Quoted passage:
A significant, albeit understated, transformation is reshaping the landscape of decentralized finance (DeFi).

Contents
The ‘DeFi mullet’: seamless integration for mainstream usersBridging worlds: tokenized Real-World Assets (RWAs) enter DeFiThe rise of on-chain asset managers: professionalizing DeFi investment

Moving beyond the speculative frenzy and often dubious high yields that characterized its previous bull market, the current growth in DeFi is being fueled by its evolution into a foundational financial layer for user-facing applications and a notable increase in institutional participation.

This maturation is particularly evident in the DeFi lending sector, which has seen its total value locked (TVL) soar.

According to a Wednesday report by analytics firm Artemis and on-chain yield platform Vaults.fyi, the TVL across top DeFi lending protocols—including prominent names like Aave, Euler, Spark, and Morpho—has surged past the $50 billion mark and is now approaching $60 billion.

This represents a substantial 60% growth over the past year alone. The report attributes this impressive expansion to “rapid institutionalization and increasingly sophisticated risk management tools.”

“These are not merely yield platforms; they are evolving into modular financial networks undergoing rapid institutionalization,” the authors of the report stated, highlighting a fundamental shift in how these protocols are being utilized and perceived.

The ‘DeFi mullet’: seamless integration for mainstream users

One of the key trends identified in the report is the rise of the “DeFi mullet” – a strategy where user-facing applications quietly embed DeFi infrastructure on their backend to offer financial services like yield generation or loans.

These complex DeFi operations are abstracted away from the end-user, creating a more seamless and familiar experience, akin to traditional fintech applications.

The report describes this as: “fintech front-end, DeFi backend.”

A prime example of this is Coinbase, where users can borrow against their Bitcoin (BTC) holdings through a system powered by DeFi lender Morpho’s backend infrastructure.

This integration has already originated over $300 million in loans as of this month, the report pointed out.

Similarly, Bitget Wallet’s integration with lending protocol Aave offers users a 5% yield on their USDC and USDT stablecoin holdings across various chains, all without requiring them to leave the crypto wallet app.

While not strictly DeFi, PayPal is also employing a similar model with its PYUSD stablecoin, offering yields near 3.7% to PayPal and Venmo wallet users.

The report suggests that other crypto-friendly fintech firms boasting large user bases, such as Robinhood or Revolut, may soon adopt this strategy.

By offering services like stablecoin credit lines and asset-backed loans through DeFi markets, these firms could tap into new fee-based revenue streams while introducing DeFi’s benefits to a wider audience.

Bridging worlds: tokenized Real-World Assets (RWAs) enter DeFi

A significant development fueling DeFi’s growth is the increasing integration of tokenized versions of traditional financial instruments, commonly referred to as real-world assets (RWAs).

Available data:
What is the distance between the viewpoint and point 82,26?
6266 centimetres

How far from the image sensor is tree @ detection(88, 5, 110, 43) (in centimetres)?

Your tasks:
1 – Can you pull out everything from "The report suggests" down to "real-world assets (RWAs)." in the DeFi article, word for word?
2 – According to the DeFi article, what yield does Bitget Wallet's integration with Aave offer users on their USDC and USDT holdings?

Answers below:
1 –
The report suggests that other crypto-friendly fintech firms boasting large user bases, such as Robinhood or Revolut, may soon adopt this strategy.

By offering services like stablecoin credit lines and asset-backed loans through DeFi markets, these firms could tap into new fee-based revenue streams while introducing DeFi’s benefits to a wider audience.

Bridging worlds: tokenized Real-World Assets (RWAs) enter DeFi

A significant development fueling DeFi’s growth is the increasing integration of tokenized versions of traditional financial instruments, commonly referred to as real-world assets (RWAs).

2 – A 5% yield.